§ **WHAT NEEDS TO BE DONE**: Write what comes next in the guide to women in freethought, starting right after its last sentence.

§ **PAGE EXCERPT**:
-----
Women have been at the heart of freethought from Ernestine Rose’s 1840s lecture circuit to Ayaan Hirsi Ali’s present-day fatwa. This is a guide to the female atheists, agnostics, and ex-religious voices shaping the conversation — and to the specific reasons religion’s stake in gender makes their work essential.

Why gender is not a side issue

The major world religions are not gender-neutral institutions that happen, regrettably, to have produced some patriarchal customs. They are systems built, from their founding texts outward, around the regulation of women: their dress, their movement, their reproduction, their access to public space, their right to inherit, their right to refuse marriage, their right to leave. Strip the regulation of women out of the Hebrew Bible, the New Testament, the Quran, or the Hindu legal codes, and a large fraction of the text would not survive the cut.

That fact has two consequences for how this site approaches the subject. First, women who leave religion — or who never believed in it — are often telling you something specific about how it works: not as a private spiritual practice but as a public legal and social order. Second, “the women’s issue” is not a footnote to be raised after the metaphysical arguments are settled. For most of human history, it has been the practical content of religion in actual lives.

Living thinkers

The women below are the current generation of female atheist, agnostic, and ex-religious public intellectuals on whose work this site draws most directly.

Ayaan Hirsi Ali

Author & Activist · b. 1969

Somali-born writer and activist who fled a forced marriage and publicly renounced Islam. Author of Infidel, Heretic, and Prey. Has lived under security protection since 2004.

Taslima Nasrin

Physician & Author · b. 1962

Bangladeshi doctor turned novelist, exiled since 1994 for writing about Islam's treatment of women. One of the bravest voices in modern freethought, still under fatwas thirty years on.

Francesca Stavrakopoulou

Biblical Scholar · b. 1975

Professor of Hebrew Bible at Exeter and one of the few senior biblical scholars in Britain who is also a public atheist. Author of God: An Anatomy.

Susan Blackmore

Psychologist & Writer · b. 1951

Researcher of consciousness, memes, and the paranormal who famously changed her mind after twenty years of null results. Author of The Meme Machine.

Greta Christina

Author & Blogger · b. 1961

One of the most distinctive voices of atheist feminism. Argues that atheism, feminism, and LGBTQ liberation are the same fight against unearned authority.

Ophelia Benson

Editor & Writer

Editor of Butterflies and Wheels and co-author of Does God Hate Women? — a cross-religion examination of how faith traditions structure women's subordination.
-----
§ **RECORD SET**:
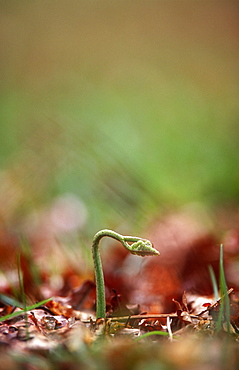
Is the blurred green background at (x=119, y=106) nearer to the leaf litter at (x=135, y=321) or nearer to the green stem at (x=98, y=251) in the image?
the leaf litter at (x=135, y=321)

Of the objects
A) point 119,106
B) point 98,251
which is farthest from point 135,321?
point 119,106

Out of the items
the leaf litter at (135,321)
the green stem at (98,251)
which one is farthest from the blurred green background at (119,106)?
the green stem at (98,251)

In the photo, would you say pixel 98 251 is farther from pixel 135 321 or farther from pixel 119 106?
pixel 119 106

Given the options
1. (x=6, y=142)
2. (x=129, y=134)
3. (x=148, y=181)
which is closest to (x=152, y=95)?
(x=129, y=134)

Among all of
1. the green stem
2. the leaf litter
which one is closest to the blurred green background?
A: the leaf litter

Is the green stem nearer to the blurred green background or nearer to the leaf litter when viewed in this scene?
the leaf litter

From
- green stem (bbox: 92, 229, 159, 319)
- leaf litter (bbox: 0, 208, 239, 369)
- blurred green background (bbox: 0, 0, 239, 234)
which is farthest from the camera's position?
blurred green background (bbox: 0, 0, 239, 234)
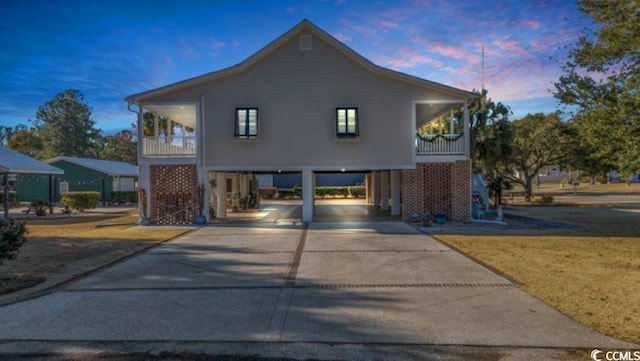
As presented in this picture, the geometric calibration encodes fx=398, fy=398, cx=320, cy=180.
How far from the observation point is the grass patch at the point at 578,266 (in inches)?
230

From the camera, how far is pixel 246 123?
18.1m

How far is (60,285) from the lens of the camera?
7.61 m

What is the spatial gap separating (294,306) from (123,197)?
33.5m

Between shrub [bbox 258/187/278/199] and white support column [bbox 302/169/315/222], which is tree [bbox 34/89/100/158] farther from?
white support column [bbox 302/169/315/222]

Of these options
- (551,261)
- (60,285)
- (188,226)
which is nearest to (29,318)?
(60,285)

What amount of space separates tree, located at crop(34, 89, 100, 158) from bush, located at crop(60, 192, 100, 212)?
48.1 m

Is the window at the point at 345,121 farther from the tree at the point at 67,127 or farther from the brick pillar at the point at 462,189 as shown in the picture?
the tree at the point at 67,127

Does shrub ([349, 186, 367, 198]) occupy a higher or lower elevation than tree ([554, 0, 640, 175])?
lower

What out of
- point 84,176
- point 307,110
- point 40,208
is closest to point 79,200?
point 40,208

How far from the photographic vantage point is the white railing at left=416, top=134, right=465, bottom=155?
18.5 meters

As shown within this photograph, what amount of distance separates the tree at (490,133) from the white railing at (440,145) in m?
7.62

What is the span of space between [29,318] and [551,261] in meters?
10.5

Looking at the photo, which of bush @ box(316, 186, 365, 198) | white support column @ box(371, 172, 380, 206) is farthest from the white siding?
bush @ box(316, 186, 365, 198)

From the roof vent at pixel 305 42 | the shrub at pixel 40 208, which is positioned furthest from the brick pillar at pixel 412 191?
the shrub at pixel 40 208
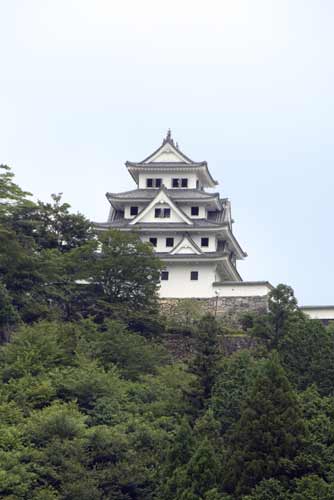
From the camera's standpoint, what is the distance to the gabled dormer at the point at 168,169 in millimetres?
49312

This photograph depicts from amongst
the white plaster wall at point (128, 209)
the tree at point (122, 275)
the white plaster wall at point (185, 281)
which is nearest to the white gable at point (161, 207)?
the white plaster wall at point (128, 209)

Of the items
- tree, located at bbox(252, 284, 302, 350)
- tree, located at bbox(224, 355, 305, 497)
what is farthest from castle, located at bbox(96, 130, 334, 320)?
tree, located at bbox(224, 355, 305, 497)

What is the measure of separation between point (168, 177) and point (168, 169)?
1.15 ft

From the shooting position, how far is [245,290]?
44.6 meters

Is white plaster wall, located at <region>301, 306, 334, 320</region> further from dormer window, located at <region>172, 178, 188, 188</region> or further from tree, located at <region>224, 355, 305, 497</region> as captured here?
tree, located at <region>224, 355, 305, 497</region>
-----
§ **OUTPUT BELOW**:
Julia Sweeney

Comedian & Author · b. 1959

Former SNL cast member whose one-woman show Letting Go of God traces her journey from devout Catholicism to atheism with warmth, humor, and intellectual honesty.

Megan Phelps-Roper

Author & Speaker · b. 1986

Raised in the Westboro Baptist Church, she left at 26 after conversations on Twitter slowly cracked her certainty open. Her memoir Unfollow is essential reading on how minds change.

Historical figures

The current generation did not appear out of nowhere. Women have been arguing publicly against the religious construction of their own subordination for at least two centuries — sometimes from inside organized atheism, sometimes from suffrage, abolitionism, anarchism, or labor politics, almost always at a real cost.

The themes that recur

Read across this list and a small number of arguments come up again and again. They are worth naming explicitly because they are not separate “women’s topics” — they are the practical content of most religion in most lives.

Voices

I left the world of faith, of genital cutting and forced marriage for the world of reason and emancipation. After making this voyage I know that one of these two worlds is simply better than the other.

Ayaan Hirsi Ali, Infidel

Religion! How it dominates man's mind, how it humiliates and degrades his soul. God is everything, man is nothing, says religion.

Emma Goldman, The Philosophy of Atheism

I'm angry that women are being told to cover their heads, or their bodies, or their faces, to keep men from being aroused by them.

Greta Christina, Why Are You Atheists So Angry?

My crime, the one for which I have lost my country, is that I told the truth about how women are treated where I was born.

Taslima Nasrin

When God hates women, He always seems to use men to do the hating for Him.

Ophelia Benson, Does God Hate Women?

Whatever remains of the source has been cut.